(Image and question material)

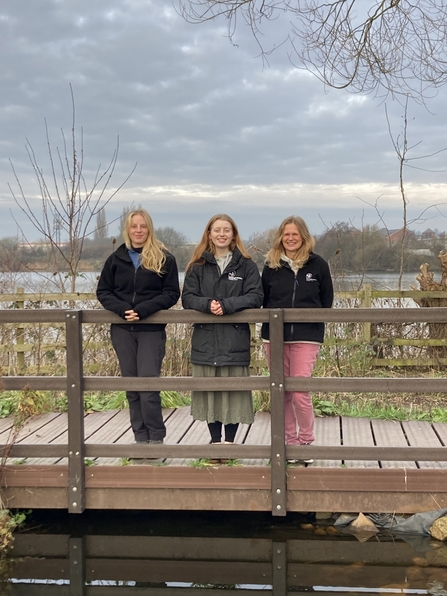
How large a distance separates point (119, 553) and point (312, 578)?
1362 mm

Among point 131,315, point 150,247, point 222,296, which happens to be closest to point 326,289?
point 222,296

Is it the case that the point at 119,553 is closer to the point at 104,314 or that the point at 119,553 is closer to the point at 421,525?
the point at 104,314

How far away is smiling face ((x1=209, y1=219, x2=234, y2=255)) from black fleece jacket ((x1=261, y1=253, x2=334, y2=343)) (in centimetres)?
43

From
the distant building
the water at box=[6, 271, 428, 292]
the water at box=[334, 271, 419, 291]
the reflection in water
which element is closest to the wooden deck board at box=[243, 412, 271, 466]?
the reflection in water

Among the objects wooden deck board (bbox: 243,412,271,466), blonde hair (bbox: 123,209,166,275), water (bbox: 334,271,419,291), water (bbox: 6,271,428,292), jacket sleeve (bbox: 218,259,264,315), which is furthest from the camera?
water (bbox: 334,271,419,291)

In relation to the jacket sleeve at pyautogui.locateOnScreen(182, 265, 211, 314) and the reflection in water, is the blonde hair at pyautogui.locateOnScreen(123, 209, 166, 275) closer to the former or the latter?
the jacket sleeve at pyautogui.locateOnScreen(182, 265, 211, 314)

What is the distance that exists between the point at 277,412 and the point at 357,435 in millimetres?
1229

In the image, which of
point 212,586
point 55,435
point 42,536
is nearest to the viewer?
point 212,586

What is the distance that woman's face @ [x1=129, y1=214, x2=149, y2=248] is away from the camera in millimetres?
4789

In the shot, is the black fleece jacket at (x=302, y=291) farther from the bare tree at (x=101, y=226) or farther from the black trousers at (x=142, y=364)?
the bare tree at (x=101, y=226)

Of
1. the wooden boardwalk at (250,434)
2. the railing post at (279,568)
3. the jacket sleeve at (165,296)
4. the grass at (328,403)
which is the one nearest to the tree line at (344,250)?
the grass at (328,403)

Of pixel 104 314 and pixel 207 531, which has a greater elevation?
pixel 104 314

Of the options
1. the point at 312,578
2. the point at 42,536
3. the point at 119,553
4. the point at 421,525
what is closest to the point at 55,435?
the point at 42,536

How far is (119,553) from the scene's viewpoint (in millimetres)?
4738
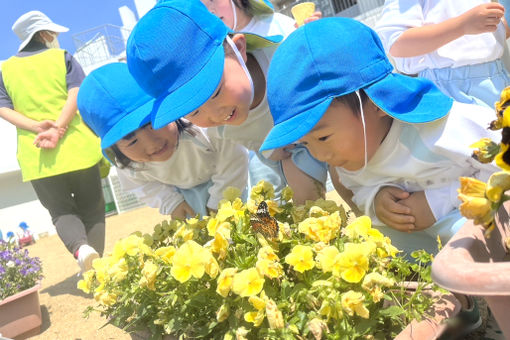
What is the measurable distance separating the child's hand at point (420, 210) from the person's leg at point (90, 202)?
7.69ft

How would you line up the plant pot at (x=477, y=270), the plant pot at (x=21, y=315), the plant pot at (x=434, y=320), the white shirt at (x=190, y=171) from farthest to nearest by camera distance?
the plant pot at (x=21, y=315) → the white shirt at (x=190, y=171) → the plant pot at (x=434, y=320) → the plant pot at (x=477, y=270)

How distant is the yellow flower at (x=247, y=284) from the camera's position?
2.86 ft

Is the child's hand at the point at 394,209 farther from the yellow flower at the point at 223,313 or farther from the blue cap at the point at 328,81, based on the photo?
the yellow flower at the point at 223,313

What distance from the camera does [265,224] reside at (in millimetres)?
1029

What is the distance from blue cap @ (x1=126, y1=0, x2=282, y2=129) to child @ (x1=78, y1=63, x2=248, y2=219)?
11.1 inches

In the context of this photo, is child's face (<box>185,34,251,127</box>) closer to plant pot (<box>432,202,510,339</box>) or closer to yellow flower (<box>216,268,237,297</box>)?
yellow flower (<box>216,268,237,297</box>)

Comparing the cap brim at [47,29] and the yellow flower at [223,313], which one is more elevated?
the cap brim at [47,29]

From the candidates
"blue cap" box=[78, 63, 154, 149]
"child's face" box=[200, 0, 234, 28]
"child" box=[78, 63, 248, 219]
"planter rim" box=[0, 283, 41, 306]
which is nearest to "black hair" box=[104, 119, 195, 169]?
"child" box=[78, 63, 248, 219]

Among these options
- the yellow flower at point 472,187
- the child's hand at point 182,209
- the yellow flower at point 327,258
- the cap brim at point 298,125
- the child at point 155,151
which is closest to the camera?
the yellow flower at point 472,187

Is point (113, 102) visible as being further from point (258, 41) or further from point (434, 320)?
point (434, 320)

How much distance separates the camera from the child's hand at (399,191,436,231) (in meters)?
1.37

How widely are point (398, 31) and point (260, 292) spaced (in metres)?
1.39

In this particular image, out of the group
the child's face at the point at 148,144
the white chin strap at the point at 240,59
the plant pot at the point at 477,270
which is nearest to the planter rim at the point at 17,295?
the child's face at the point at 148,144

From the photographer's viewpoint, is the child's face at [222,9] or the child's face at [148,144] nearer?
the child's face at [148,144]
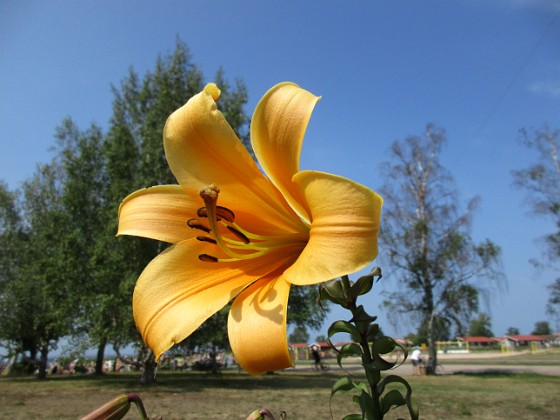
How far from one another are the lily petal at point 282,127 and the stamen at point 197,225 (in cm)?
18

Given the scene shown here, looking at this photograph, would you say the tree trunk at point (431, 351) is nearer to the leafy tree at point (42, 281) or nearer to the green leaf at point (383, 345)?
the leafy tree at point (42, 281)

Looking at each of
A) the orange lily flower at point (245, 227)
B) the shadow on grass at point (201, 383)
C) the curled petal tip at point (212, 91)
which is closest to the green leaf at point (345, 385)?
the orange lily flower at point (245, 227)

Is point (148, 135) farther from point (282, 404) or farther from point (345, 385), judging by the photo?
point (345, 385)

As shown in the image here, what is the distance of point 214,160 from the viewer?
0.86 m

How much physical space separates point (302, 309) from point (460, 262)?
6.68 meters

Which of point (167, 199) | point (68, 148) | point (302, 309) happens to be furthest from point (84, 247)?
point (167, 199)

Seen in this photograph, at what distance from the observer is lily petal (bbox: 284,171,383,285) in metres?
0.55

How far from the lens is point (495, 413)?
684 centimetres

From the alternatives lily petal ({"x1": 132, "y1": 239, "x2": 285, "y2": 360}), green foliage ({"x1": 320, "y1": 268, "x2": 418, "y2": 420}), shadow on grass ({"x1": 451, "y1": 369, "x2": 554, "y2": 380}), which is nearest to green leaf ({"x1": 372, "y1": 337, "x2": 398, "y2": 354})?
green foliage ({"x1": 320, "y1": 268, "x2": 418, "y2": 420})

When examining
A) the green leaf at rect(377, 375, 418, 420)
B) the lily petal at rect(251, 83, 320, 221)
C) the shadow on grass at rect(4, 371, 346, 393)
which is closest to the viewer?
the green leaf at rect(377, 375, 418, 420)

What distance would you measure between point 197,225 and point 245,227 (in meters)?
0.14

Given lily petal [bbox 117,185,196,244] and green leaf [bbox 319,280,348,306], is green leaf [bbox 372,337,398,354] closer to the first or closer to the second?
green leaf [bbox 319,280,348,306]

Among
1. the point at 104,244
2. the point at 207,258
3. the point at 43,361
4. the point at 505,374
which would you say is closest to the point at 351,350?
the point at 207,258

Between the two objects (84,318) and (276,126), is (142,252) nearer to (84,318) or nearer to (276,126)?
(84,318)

WHAT IS REQUIRED:
Edit all of the material above, changing every occurrence of "the viewer" to "the observer" and leaving everything else unchanged. Leave the pictures out of your answer.

ANSWER FOR THIS EXERCISE:
How large a distance separates point (119, 553) and point (312, 578)?
1362 mm

Among point 131,315, point 150,247, point 222,296, which happens to be closest to point 326,289?
point 222,296

Is it the case that the point at 119,553 is closer to the point at 104,314 or that the point at 119,553 is closer to the point at 421,525?
the point at 104,314

How far away is smiling face ((x1=209, y1=219, x2=234, y2=255)) from black fleece jacket ((x1=261, y1=253, x2=334, y2=343)) (in centimetres)?
43

From
the distant building
the water at box=[6, 271, 428, 292]
the water at box=[334, 271, 419, 291]
the reflection in water
which element is closest to the wooden deck board at box=[243, 412, 271, 466]?
the reflection in water

Among the objects wooden deck board (bbox: 243,412,271,466), blonde hair (bbox: 123,209,166,275), water (bbox: 334,271,419,291), water (bbox: 6,271,428,292), jacket sleeve (bbox: 218,259,264,315), which is furthest from the camera?
water (bbox: 334,271,419,291)

In relation to the jacket sleeve at pyautogui.locateOnScreen(182, 265, 211, 314) and the reflection in water, is the blonde hair at pyautogui.locateOnScreen(123, 209, 166, 275) closer to the former or the latter?
the jacket sleeve at pyautogui.locateOnScreen(182, 265, 211, 314)

What is the distance that exists between the point at 277,412 and the point at 357,435 in millimetres?
1229

In the image, which of
point 212,586
point 55,435
point 42,536
is nearest to the observer?
point 212,586

What is the distance that woman's face @ [x1=129, y1=214, x2=149, y2=248] is away from the camera in millimetres?
4789

In the shot, is the black fleece jacket at (x=302, y=291) farther from the bare tree at (x=101, y=226) or farther from the black trousers at (x=142, y=364)?
the bare tree at (x=101, y=226)

Of
1. the wooden boardwalk at (250,434)
2. the railing post at (279,568)
3. the jacket sleeve at (165,296)
4. the grass at (328,403)
which is the one nearest to the tree line at (344,250)?
the grass at (328,403)

Of pixel 104 314 and pixel 207 531, which has a greater elevation?
pixel 104 314

Of the options
1. the point at 312,578
2. the point at 42,536
3. the point at 119,553
4. the point at 421,525
what is closest to the point at 55,435?
the point at 42,536

How far is (119,553) from the scene's viewpoint (in millimetres)?
4738
What is the measurable distance separating the child's hand at point (420, 210) from the person's leg at point (90, 202)?
7.69ft

How would you line up the plant pot at (x=477, y=270), the plant pot at (x=21, y=315), the plant pot at (x=434, y=320), the white shirt at (x=190, y=171) from farthest to nearest by camera distance?
the plant pot at (x=21, y=315) → the white shirt at (x=190, y=171) → the plant pot at (x=434, y=320) → the plant pot at (x=477, y=270)

How distant is the yellow flower at (x=247, y=284) from the camera's position?
2.86 ft

Is the child's hand at the point at 394,209 farther from the yellow flower at the point at 223,313 or farther from the blue cap at the point at 328,81, based on the photo?
the yellow flower at the point at 223,313

What distance from the camera does [265,224] reside at (in millimetres)?
1029

What is the distance from blue cap @ (x1=126, y1=0, x2=282, y2=129) to child @ (x1=78, y1=63, x2=248, y2=219)?
11.1 inches

In the context of this photo, is child's face (<box>185,34,251,127</box>) closer to plant pot (<box>432,202,510,339</box>) or closer to yellow flower (<box>216,268,237,297</box>)?
yellow flower (<box>216,268,237,297</box>)

Comparing the cap brim at [47,29] and the yellow flower at [223,313], which one is more elevated?
the cap brim at [47,29]

From the candidates
"blue cap" box=[78, 63, 154, 149]
"child's face" box=[200, 0, 234, 28]
"child" box=[78, 63, 248, 219]
"planter rim" box=[0, 283, 41, 306]
which is nearest to "black hair" box=[104, 119, 195, 169]?
"child" box=[78, 63, 248, 219]

Among these options
- the yellow flower at point 472,187
- the child's hand at point 182,209
- the yellow flower at point 327,258
- the cap brim at point 298,125
- the child at point 155,151
which is closest to the camera?
the yellow flower at point 472,187

Is point (113, 102) visible as being further from point (258, 41) or further from point (434, 320)?
point (434, 320)

How much distance separates the camera from the child's hand at (399,191,436,231) (in meters)?
1.37

How widely are point (398, 31) and point (260, 292) spaced (in metres)?
1.39

In this particular image, out of the group
the child's face at the point at 148,144
the white chin strap at the point at 240,59
the plant pot at the point at 477,270
which is nearest to the planter rim at the point at 17,295?
the child's face at the point at 148,144

From the photographer's viewpoint, is the child's face at [222,9] or the child's face at [148,144] nearer?
the child's face at [148,144]
How far from one another are the lily petal at point 282,127 and the stamen at point 197,225 (in cm)?
18

Given the scene shown here, looking at this photograph, would you say the tree trunk at point (431, 351) is nearer to the leafy tree at point (42, 281) or nearer to the green leaf at point (383, 345)?
the leafy tree at point (42, 281)

Looking at each of
A) the orange lily flower at point (245, 227)
B) the shadow on grass at point (201, 383)
C) the curled petal tip at point (212, 91)
which is closest to the green leaf at point (345, 385)?
the orange lily flower at point (245, 227)

Is point (148, 135) farther from point (282, 404) or farther from point (345, 385), judging by the photo?
point (345, 385)

As shown in the image here, what is the distance of point 214,160 from the observer?
0.86 m

How much physical space separates point (302, 309) from point (460, 262)?
6.68 meters

Which of point (167, 199) | point (68, 148) | point (302, 309) happens to be furthest from point (84, 247)?
point (167, 199)

Seen in this photograph, at what distance from the observer is lily petal (bbox: 284,171,383,285) in metres?
0.55

How far from the lens is point (495, 413)?
684 centimetres

From the alternatives lily petal ({"x1": 132, "y1": 239, "x2": 285, "y2": 360}), green foliage ({"x1": 320, "y1": 268, "x2": 418, "y2": 420}), shadow on grass ({"x1": 451, "y1": 369, "x2": 554, "y2": 380}), which is nearest to green leaf ({"x1": 372, "y1": 337, "x2": 398, "y2": 354})?
green foliage ({"x1": 320, "y1": 268, "x2": 418, "y2": 420})

When examining
A) the green leaf at rect(377, 375, 418, 420)
B) the lily petal at rect(251, 83, 320, 221)
C) the shadow on grass at rect(4, 371, 346, 393)
which is closest to the observer?
the green leaf at rect(377, 375, 418, 420)

What distance would you measure between point 197,225 and point 245,227 (in meters)?
0.14

Given lily petal [bbox 117,185,196,244] and green leaf [bbox 319,280,348,306], is green leaf [bbox 372,337,398,354] closer to the first or closer to the second?
green leaf [bbox 319,280,348,306]

Among
1. the point at 104,244
2. the point at 207,258
3. the point at 43,361
4. the point at 505,374
which would you say is closest to the point at 351,350?
the point at 207,258

Between the two objects (84,318) and (276,126), is (142,252) nearer to (84,318) or nearer to (276,126)?
(84,318)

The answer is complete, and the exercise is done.